# [SOURCE EXTRACT]

"""

This letter agreement has been duly authorized, executed and delivered by you
and constitutes your valid and binding obligation, enforceable against you in
accordance with its terms subject to (i) bankruptcy, insolvency, moratorium and
other similar laws now or hereafter in effect relating to or affecting
creditors’ rights generally, and (ii) general principles of equity (regardless
of whether considered in a proceeding at law or in equity).

 

(4)   Shares.  As of the date hereof, you are the beneficial owner of the number
of shares of Common Stock set forth below your signature to this letter
agreement and you have the sole power to vote (or cause to be voted) and dispose
of such Shares.  You have good and valid title to your Shares, free and clear of
any and all restrictions of any nature or kind whatsoever, other than those
created by this letter agreement and by applicable law.

 

(5)   Board of Directors.  You agree that you will not stand for re-election at
the 2013 annual meeting of the Board of Directors of the Company, provided, that
the 2013 annual meeting is held following the Closing Date.

"""

# [SUPPLIED DATA]
"""

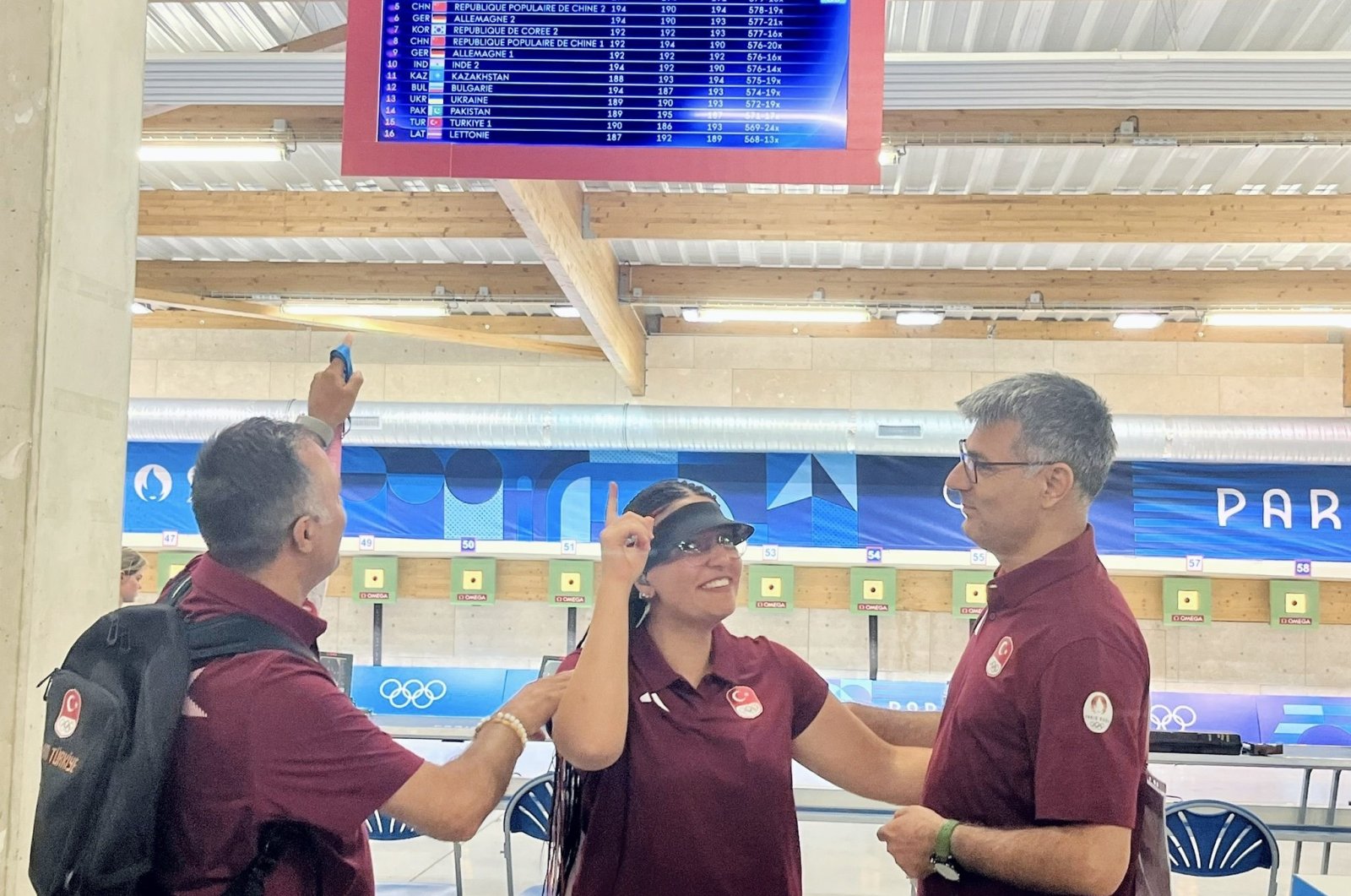 Turkish shooters Yusuf Dikeç (R) and Şevval İlayda Tarhan celebrate after securing a Paris 2024 Olympics finals spot, Paris, France, July 29, 2024. (DHA Photo)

"""

# [EXERCISES TO COMPLETE]
1. According to the letter agreement extract, at which meeting does the signer agree not to stand for re-election?
2. Reproduce the part of the letter agreement extract between "(4)   Shares.  As" and "by applicable law.", inclusive.

# [SOLUTIONS]
1. The 2013 annual meeting of the Board of Directors of the Company.

2.
(4)   Shares.  As of the date hereof, you are the beneficial owner of the number
of shares of Common Stock set forth below your signature to this letter
agreement and you have the sole power to vote (or cause to be voted) and dispose
of such Shares.  You have good and valid title to your Shares, free and clear of
any and all restrictions of any nature or kind whatsoever, other than those
created by this letter agreement and by applicable law.